### PROBLEM DETAILS
Make an exact copy of the records, and keep the pictures out of it.

### RECORDS PROVIDED
* * *
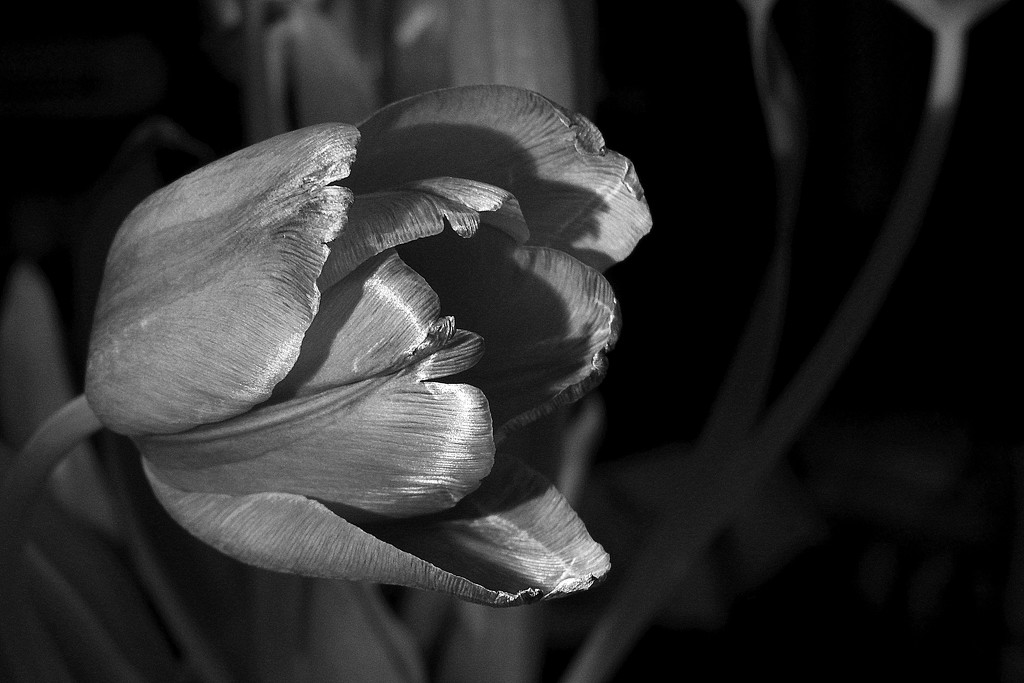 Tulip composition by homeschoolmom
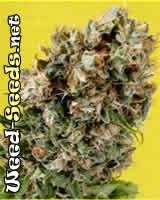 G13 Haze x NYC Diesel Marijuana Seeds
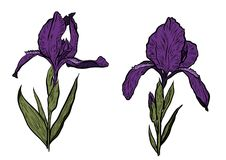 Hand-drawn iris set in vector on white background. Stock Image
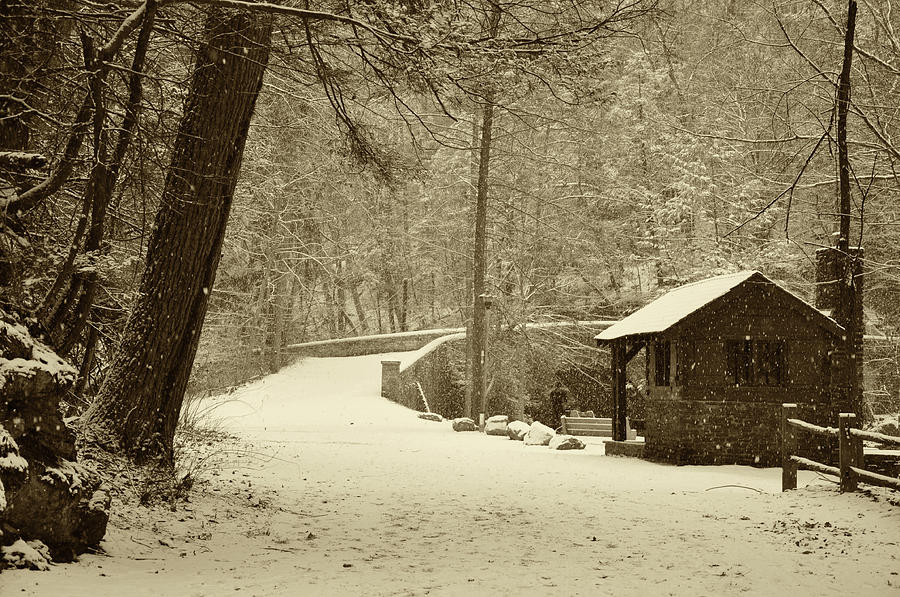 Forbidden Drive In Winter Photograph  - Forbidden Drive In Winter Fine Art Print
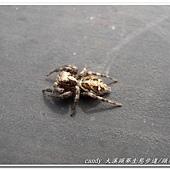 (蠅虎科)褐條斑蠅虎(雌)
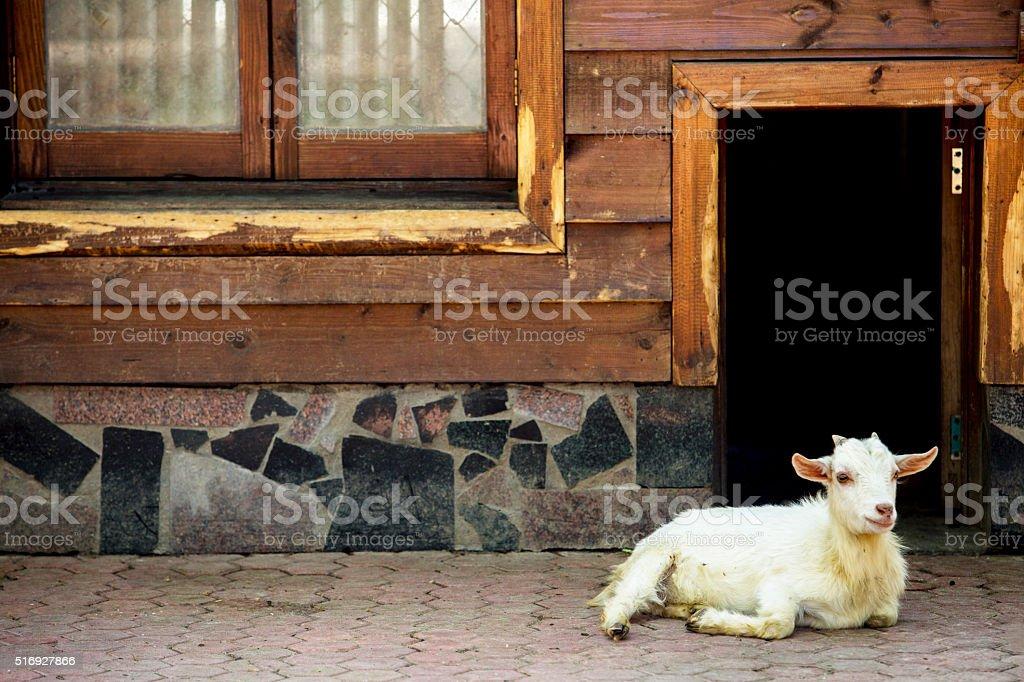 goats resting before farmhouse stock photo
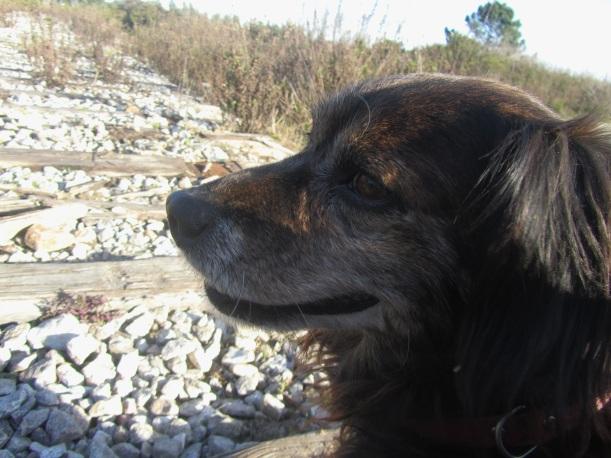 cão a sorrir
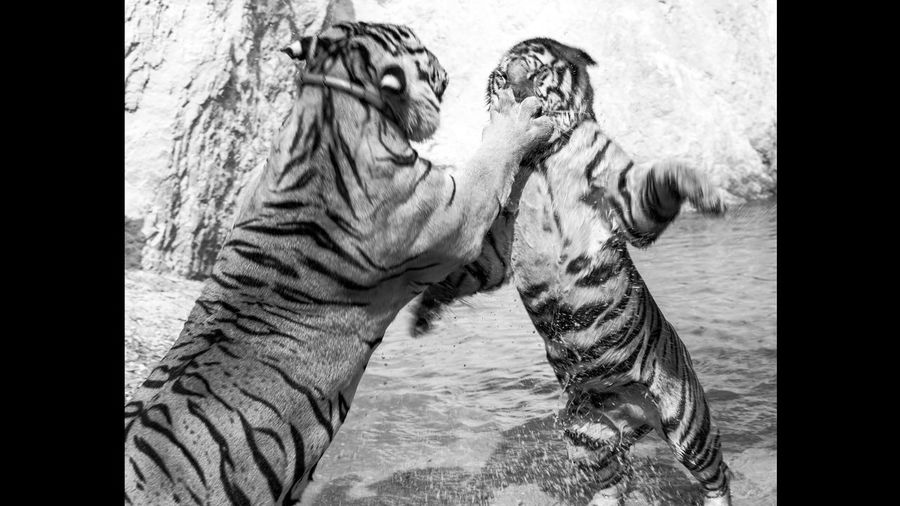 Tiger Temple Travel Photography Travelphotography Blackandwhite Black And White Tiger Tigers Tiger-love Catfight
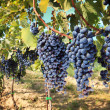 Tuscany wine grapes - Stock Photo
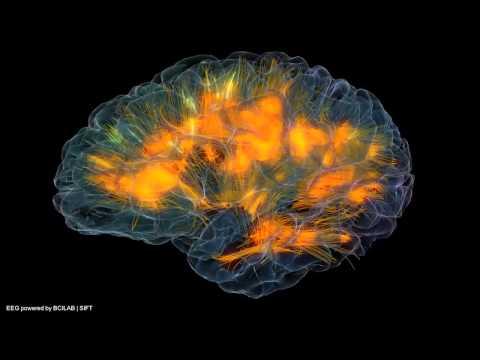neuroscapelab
* * *
### RESPONSE AREA
 Tulip composition by homeschoolmom
 G13 Haze x NYC Diesel Marijuana Seeds
 Hand-drawn iris set in vector on white background. Stock Image
 Forbidden Drive In Winter Photograph  - Forbidden Drive In Winter Fine Art Print
 (蠅虎科)褐條斑蠅虎(雌)
 goats resting before farmhouse stock photo
 cão a sorrir
 Tiger Temple Travel Photography Travelphotography Blackandwhite Black And White Tiger Tigers Tiger-love Catfight
 Tuscany wine grapes - Stock Photo
neuroscapelab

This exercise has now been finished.